● Your objective: Please reproduce, word for word, the part of the rows that opens with the line containing "Does the point at 70,691" and runs through the final row, with both ends included.

=== Excerpted data ===

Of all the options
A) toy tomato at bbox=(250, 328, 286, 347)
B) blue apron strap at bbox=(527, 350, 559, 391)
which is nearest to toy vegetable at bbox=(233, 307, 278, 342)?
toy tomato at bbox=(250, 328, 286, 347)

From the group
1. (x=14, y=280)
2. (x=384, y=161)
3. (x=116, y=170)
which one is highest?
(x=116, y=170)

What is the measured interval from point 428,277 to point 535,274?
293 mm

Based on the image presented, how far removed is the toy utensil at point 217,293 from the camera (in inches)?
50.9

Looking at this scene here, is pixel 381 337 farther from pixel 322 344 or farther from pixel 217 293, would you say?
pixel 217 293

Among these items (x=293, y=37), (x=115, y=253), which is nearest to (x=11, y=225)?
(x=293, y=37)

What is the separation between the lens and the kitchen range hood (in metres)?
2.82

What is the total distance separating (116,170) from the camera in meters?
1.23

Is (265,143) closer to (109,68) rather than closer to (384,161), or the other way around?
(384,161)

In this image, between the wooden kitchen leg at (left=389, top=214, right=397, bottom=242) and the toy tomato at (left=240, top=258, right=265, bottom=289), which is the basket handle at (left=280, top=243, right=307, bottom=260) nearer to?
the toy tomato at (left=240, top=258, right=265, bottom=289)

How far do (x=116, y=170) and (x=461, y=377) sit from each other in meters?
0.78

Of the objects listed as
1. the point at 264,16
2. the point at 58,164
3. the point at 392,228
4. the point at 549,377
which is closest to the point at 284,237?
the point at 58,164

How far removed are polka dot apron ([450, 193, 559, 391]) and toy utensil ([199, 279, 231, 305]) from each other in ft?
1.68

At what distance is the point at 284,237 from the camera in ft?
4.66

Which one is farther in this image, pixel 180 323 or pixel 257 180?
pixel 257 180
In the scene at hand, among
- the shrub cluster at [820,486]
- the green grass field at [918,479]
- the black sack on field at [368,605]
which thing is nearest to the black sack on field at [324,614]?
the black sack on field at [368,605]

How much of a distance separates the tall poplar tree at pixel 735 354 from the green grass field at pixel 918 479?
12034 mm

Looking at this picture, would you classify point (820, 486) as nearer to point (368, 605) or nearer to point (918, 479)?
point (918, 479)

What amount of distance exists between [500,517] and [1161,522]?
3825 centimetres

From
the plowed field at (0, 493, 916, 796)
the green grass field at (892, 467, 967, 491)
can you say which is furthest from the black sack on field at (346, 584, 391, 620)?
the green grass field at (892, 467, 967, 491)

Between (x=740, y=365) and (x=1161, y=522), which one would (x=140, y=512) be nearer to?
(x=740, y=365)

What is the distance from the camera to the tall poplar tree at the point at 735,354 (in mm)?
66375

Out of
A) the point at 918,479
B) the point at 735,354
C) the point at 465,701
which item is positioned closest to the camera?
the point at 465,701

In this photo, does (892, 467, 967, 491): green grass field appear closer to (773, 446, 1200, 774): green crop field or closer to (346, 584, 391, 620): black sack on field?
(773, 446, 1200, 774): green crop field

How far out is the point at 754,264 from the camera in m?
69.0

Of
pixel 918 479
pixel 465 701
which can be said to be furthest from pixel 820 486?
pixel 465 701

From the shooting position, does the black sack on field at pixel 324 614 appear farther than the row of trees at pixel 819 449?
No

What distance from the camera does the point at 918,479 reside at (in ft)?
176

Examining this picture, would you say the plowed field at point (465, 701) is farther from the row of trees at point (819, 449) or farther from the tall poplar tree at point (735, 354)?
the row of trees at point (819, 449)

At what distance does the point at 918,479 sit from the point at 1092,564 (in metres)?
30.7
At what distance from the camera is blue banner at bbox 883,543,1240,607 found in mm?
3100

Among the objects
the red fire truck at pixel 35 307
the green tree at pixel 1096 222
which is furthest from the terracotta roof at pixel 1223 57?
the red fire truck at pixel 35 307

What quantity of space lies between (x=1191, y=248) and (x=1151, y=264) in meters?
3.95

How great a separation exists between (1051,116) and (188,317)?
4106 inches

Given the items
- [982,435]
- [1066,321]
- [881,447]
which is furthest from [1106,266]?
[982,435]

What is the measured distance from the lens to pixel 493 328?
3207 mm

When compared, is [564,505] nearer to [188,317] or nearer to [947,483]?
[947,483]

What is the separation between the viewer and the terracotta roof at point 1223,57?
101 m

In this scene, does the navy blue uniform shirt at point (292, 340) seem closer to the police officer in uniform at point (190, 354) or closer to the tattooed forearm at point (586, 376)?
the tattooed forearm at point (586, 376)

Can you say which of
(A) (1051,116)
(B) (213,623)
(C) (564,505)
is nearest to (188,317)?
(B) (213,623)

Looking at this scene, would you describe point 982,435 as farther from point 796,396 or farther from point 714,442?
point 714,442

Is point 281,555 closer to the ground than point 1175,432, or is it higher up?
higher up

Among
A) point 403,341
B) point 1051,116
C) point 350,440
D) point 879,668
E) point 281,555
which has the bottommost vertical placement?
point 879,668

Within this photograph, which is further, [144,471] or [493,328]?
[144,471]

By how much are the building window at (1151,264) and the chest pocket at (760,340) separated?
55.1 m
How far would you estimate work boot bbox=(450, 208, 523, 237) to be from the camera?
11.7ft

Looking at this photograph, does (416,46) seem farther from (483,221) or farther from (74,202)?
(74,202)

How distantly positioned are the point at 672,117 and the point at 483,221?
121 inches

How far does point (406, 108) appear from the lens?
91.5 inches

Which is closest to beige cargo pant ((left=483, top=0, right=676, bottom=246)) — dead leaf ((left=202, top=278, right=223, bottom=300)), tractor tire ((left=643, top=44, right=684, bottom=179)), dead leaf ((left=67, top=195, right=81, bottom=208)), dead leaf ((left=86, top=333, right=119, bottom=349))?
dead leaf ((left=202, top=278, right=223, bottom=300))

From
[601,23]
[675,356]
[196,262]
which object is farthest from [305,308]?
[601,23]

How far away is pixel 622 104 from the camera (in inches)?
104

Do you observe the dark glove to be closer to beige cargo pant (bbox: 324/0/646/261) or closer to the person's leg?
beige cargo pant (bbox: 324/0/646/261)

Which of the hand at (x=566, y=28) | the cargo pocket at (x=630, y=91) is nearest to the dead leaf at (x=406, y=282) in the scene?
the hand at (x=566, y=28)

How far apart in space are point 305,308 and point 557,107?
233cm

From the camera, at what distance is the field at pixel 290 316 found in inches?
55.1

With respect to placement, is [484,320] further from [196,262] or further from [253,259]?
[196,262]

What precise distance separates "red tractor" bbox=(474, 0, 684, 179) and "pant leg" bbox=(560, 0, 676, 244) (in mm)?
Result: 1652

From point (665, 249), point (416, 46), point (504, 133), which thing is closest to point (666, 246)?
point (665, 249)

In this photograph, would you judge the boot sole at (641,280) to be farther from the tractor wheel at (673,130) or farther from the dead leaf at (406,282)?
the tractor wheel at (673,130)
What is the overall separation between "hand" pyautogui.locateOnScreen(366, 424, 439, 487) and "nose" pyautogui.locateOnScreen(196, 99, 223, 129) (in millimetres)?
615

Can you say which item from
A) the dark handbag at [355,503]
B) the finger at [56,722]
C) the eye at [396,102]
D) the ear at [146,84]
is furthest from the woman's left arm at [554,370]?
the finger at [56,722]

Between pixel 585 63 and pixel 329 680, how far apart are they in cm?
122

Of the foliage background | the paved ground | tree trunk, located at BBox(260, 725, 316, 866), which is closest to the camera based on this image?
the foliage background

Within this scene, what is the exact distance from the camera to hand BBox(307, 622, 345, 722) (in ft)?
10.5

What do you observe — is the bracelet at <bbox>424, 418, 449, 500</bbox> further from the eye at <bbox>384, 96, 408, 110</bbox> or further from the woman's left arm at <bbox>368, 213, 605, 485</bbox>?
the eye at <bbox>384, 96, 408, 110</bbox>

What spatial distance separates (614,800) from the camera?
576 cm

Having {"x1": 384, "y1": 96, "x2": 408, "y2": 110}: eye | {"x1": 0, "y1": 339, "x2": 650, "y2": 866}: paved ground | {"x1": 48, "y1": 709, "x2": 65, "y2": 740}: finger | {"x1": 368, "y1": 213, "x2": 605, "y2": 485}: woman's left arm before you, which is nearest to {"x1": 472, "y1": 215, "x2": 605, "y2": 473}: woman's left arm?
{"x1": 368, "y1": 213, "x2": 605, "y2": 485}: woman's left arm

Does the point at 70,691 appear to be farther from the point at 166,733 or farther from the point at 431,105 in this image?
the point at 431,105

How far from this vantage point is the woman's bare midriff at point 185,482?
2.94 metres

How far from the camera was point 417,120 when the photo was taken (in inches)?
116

===

● Result for this exercise:
Does the point at 70,691 appear to be farther from the point at 166,733 or farther from the point at 431,105 in this image?
the point at 431,105

How far from this vantage point is the woman's bare midriff at point 185,482?
2.94 metres

How far from the camera was point 417,120 when the photo was taken (in inches)?
116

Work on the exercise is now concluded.